Problem description. If an entry holds a picture, leave the picture out and output everything else exactly.

--*--

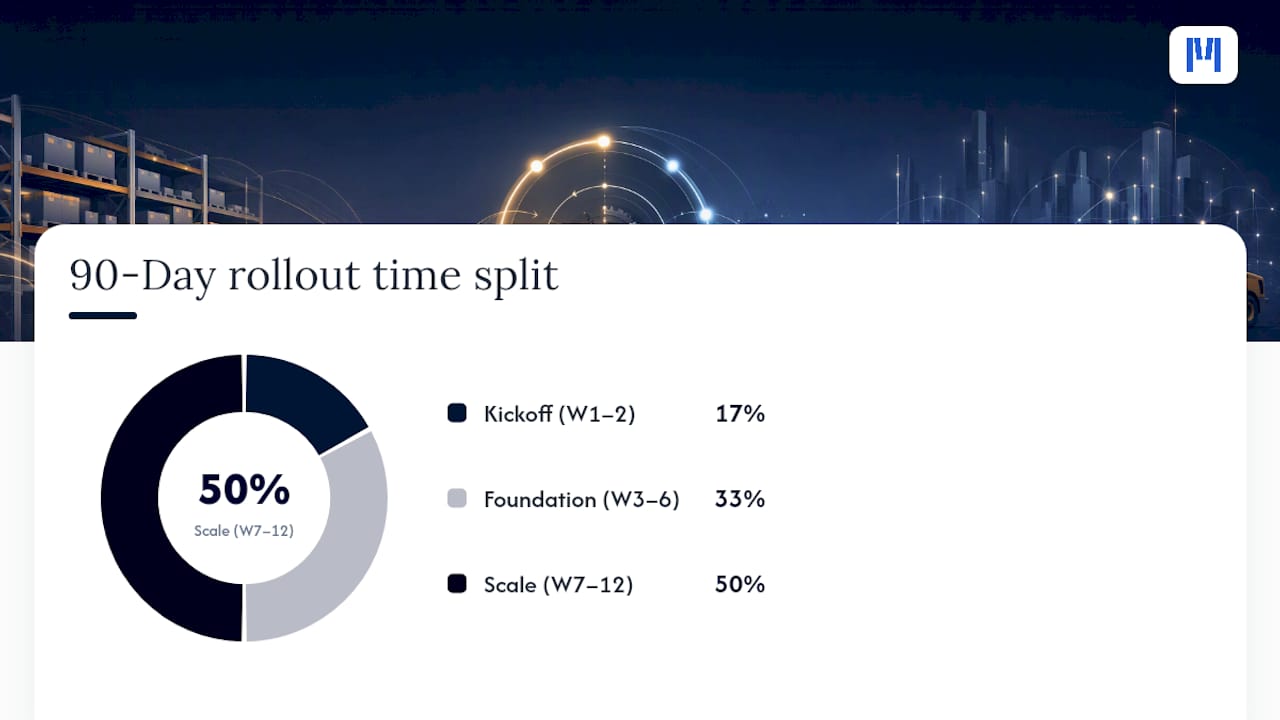 90-Day rollout time split

50%
Scale (W7–12)

Kickoff (W1–2) 17%

Foundation (W3–6) 33%

Scale (W7–12) 50%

--*--

Your solution.
 90-Day rollout time split

50%
Scale (W7–12)

Kickoff (W1–2) 17%

Foundation (W3–6) 33%

Scale (W7–12) 50%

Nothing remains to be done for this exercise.